The above point aside, you should know, like other reviewers said, that this book is not a how-to. Nor is it like Cleveland's books -- chock full of guideline principles. There are plenty of principles in the book, but with its size, the CONCENTRATION of principles to pages of text is low.
THE BEST PERSPECTIVE ON THIS BOOK: The best perspective is to not sweat consuming every little detail. Especially skip all the formalisms (even though this is ostensibly the topic of the book!) Instead, just enjoy. This is one book definitely to apply your highlighter to. Forget the formalisms completely. Concentrate on the important points made throughout -- but you'll need to highlight them. If you come to the book from Cleveland (William S.) it will be easier for you to spot the important points. Just don't think you have to learn details and formalisms.
One tip -- Cleveland reader or not -- whenever there is any text suggesting a perspective, that text may well be calling for your highlighter -- not always, but often.
Go for principles, perspectives and ignore formalisms. You'll be more at ease and enjoy the book.
If you think you might do both William S. Cleveland's books AND the Grammar of Graphics book -- no question, do Cleveland first (Elements of Graphing Data [more basic] and Visualizing Data [more advanced statistical questions addressed graphically]).
P.S. I don't recall if other reviewers mentioned it, but Wilkinson (author of Grammar of Graphics) is creator of the SYSTAT statistical software package.

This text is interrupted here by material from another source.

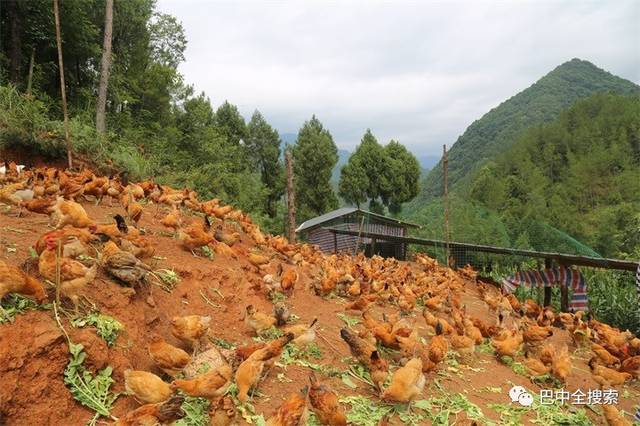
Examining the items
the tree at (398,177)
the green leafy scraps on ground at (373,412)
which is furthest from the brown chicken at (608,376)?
the tree at (398,177)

Unlike Tufte, you will find no hand drawn graphics, or illustrations crafted in Adobe illustrator - they can be both beautiful and effective but such graphics would not belong in this book. All of the graphics here are created using a computer and a grammatical description and arise directly out of a data set. Making a graphic elegant and clear is the work of the designer, the purpose of the grammar is to insure that the graphic is tied to data, and to separate graphics that make sense from graphics that are non-sense. To paraphrase the book, graphics that are grammatically correct may or may not be ugly, but can never be meaningless.
In a brilliant final chapter the author explains that the famous Minard's Napoleon's march chart (see Tufte) has some incorrect data, and that Minard took some liberties with the data. The conclusion: a beautifully designed and crafted graphic does not assure 100% accuracy. Whereas to quote the author, "a graphic without a concept of a variable is not a statistical graphic". So, if you make the variables available (in a data set) to your audience you make it all that much harder to mislead with graphics. Although Tufte's books have a VERY different style, avoiding lying with graphics is an important, recurring theme.
So if you are technically inclined, and especially if you are an SPSS user, seek out this book. It is a great companion to the literature on chart aesthetics. Before you dive in, note that this book is several hundred pages long. SPSS user's should look over the "GPL Reference" first to determine if this is a topic you are willing to dedicate time to.